EXERCISE BRIEF
Extend the post about Bill O'Brien's first six weeks as Penn State head coach with a few more paragraphs that pick up right after its last sentence.

Sunday, February 19, 2012

The first 6 weeks of Bill O'Brien at Penn State: Almost Perfect

Bill O'Brien is hitting all the right notes as he leaves the Patriots behind and his tenure at Penn State shifts into full-steam-ahead mode

Look! There's Bill O'Brien at PSU men's and women's basketball games!

And there he is establishing a 5:30am football team winter workout with the media invited! (Yes, 5:30am! Yes, media!)

Now he's talking to a core group of THON representatives! Now he's addressing the entire audience at THON! Keep moving - now he's speaking to the crowd at the PSU-Pitt wrestling match, with another standing ovation!

Another day in Happy Valley, another slew of activities chronicled for the most ubiquitous man on campus.

O'Brien, strangely, mostly wasn't around for his first month as Penn State head coach, as he remained New England's offensive coordinator through the NFL playoffs. It was what it was - bad for PSU football for the short term, probably irrelevant for the long term.

In the two weeks since settling into University Park full-time, O'Brien seems to be everywhere - with the media in tow, monitoring it all.

And making an impressive impression at every stop.

The transparency is not only refreshing, but critical.

O'Brien is unknown compared with Joe Paterno (heck, he's unknown compared to Jay Paterno). Everyone knew everything about JoePa, so the relatively closed PSU football empire could be that way in part because after 40-something years, Paterno wasn't harming the program by keeping things under wraps. Even as the rest of the world evolved into one big cheesy reality TV episode.

But no one knows O'Brien, relatively speaking. So he has become the embodiment of the cultural change at PSU. He needs everyone - i.e. recruits, Penn State football supporters, recruits, media opinion leaders and recruits - to know what he and his program are all about, as soon as possible. And to embrace and publicize it.

SOURCE MATERIAL

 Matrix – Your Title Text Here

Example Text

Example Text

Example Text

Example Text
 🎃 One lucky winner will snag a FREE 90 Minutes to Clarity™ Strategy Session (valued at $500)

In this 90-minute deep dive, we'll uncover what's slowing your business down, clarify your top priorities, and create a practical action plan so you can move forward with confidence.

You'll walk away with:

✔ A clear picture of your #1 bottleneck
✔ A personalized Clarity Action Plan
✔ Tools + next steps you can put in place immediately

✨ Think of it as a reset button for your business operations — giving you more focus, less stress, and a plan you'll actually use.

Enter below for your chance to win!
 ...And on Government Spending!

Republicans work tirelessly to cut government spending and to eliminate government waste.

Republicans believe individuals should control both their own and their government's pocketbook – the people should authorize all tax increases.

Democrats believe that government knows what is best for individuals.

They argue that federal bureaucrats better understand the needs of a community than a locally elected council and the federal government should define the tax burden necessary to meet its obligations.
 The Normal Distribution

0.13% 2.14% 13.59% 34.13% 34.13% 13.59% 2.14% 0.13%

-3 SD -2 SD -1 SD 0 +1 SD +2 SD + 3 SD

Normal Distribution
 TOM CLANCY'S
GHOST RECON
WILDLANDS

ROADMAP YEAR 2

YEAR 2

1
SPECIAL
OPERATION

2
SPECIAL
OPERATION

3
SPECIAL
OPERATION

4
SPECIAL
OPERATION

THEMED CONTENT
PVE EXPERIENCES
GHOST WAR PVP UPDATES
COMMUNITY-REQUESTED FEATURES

...

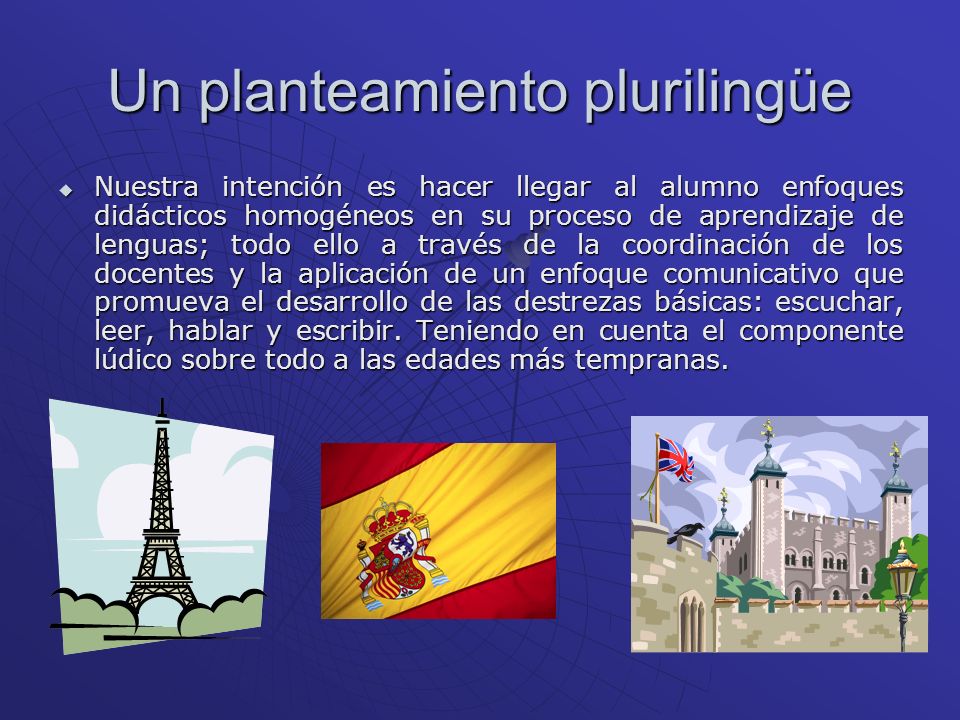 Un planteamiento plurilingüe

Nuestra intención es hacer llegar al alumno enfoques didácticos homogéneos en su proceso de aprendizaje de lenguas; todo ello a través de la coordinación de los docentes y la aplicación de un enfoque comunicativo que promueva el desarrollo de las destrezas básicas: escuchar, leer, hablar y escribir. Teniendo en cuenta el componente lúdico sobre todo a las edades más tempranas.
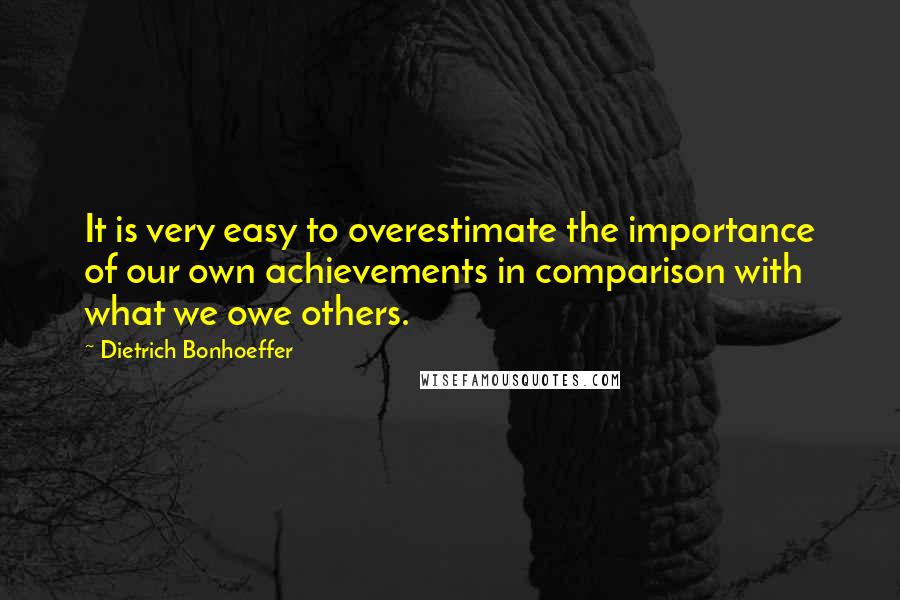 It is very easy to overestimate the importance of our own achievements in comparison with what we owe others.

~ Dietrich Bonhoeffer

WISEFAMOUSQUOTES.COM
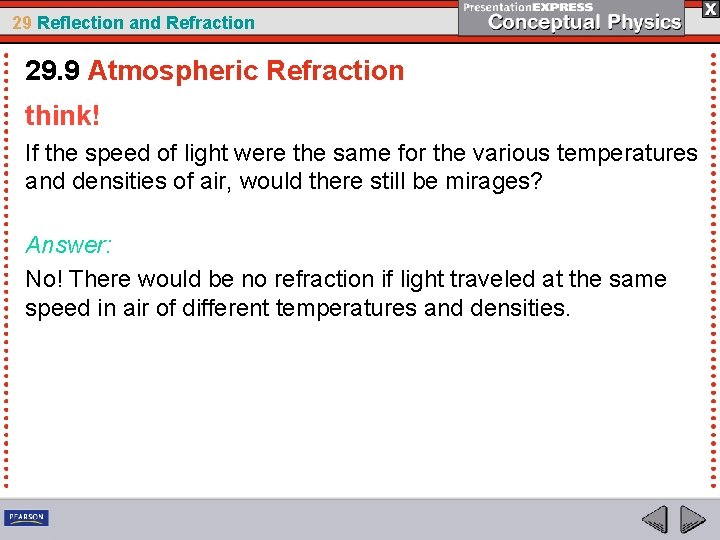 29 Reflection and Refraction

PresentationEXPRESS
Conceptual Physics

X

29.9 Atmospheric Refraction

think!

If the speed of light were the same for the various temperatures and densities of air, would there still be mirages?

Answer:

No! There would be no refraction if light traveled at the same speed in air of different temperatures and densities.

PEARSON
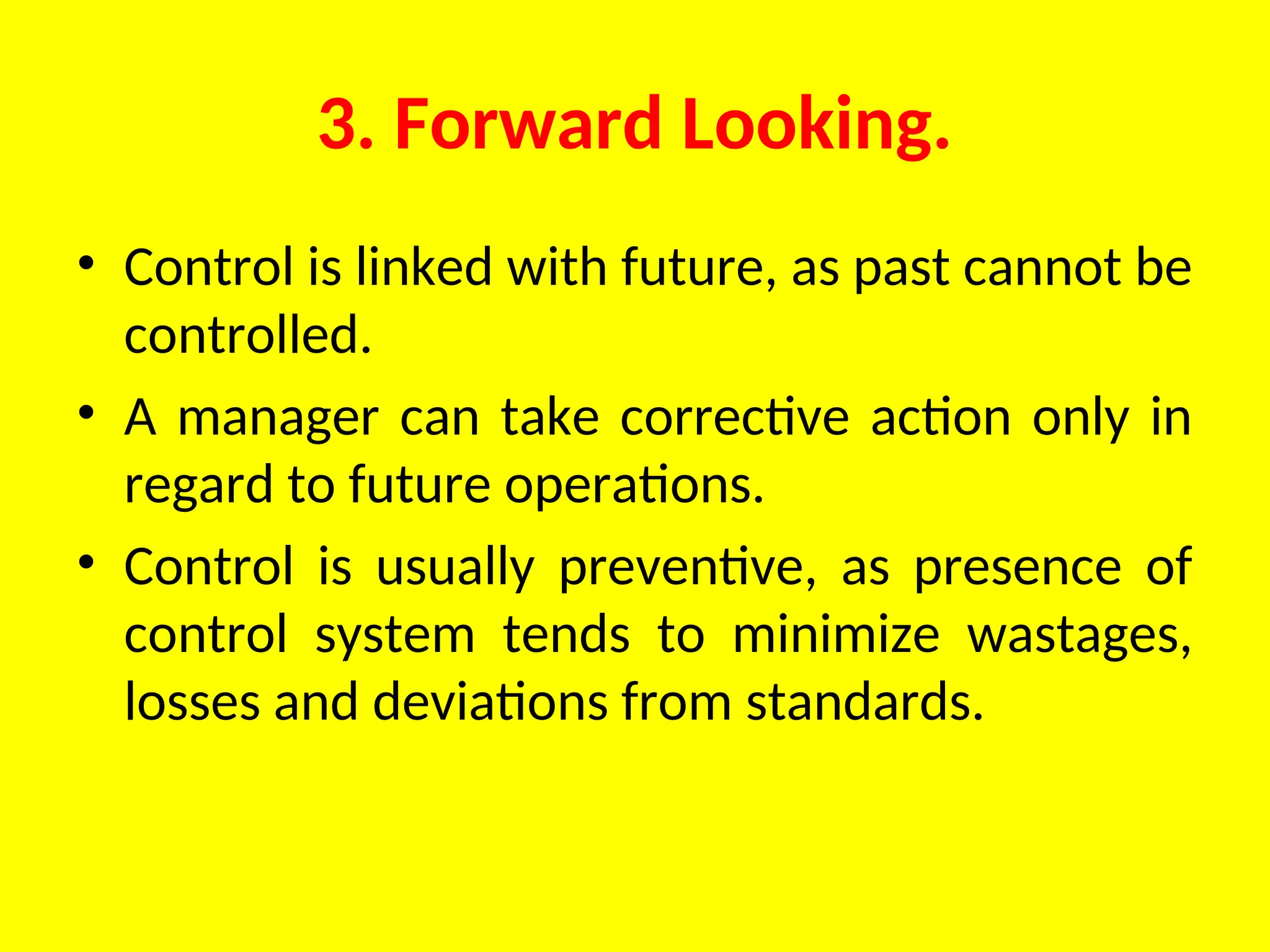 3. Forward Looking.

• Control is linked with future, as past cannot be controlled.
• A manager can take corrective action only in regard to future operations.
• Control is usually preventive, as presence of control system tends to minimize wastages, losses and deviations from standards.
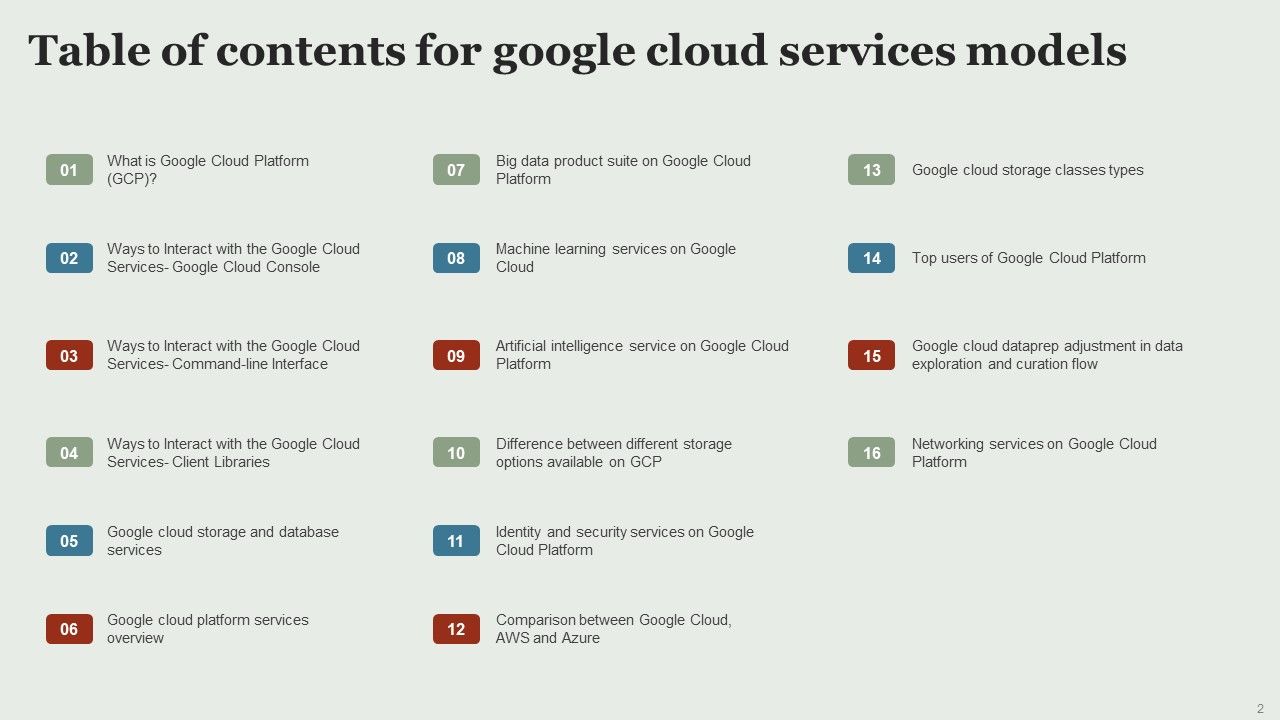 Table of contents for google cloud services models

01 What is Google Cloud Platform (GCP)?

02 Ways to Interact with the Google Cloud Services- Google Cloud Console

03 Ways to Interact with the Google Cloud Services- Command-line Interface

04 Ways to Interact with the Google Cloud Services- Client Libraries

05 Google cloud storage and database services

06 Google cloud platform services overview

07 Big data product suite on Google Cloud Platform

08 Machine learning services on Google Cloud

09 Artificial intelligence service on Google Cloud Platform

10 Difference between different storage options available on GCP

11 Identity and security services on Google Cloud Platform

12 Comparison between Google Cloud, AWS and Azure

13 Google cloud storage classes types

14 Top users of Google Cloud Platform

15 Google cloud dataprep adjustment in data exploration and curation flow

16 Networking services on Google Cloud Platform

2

WRITTEN RESPONSE
So it is that we have full media access (25 reporters!) at 5:30am outdoor strength and conditioning drills, which can be found later that morning on YouTube. The sun rising through the trees and the smoky haze, behind the gathered squad of players as their intense, see-your-breath workout at the hands of new (and iron-lunged) strength and conditioning coach Craig Fitzgerald concludes ... it was an iconic scene.

And it was captured for anyone to see. A free ad for the New Era of PSU football. The subtext: The one horrible remnant of the Old Era - the Sandusky scandal - is in the past.

The current players have bought in to O'Brien immediately: Not one player has transferred. Remarkable.

This weekend, Penn State hosted several dozen elite high school junior football prospects for "Junior Day." Afterward, recruit-after-recruit told the media how impressed they were with O'Brien and staff.

Of course the true measure of success will be when top-flight recruits actually commit to PSU, sign and play for the Lions. But O'Brien, et al, have to start somewhere. They offered several scholarships and likely will offer a few more soon.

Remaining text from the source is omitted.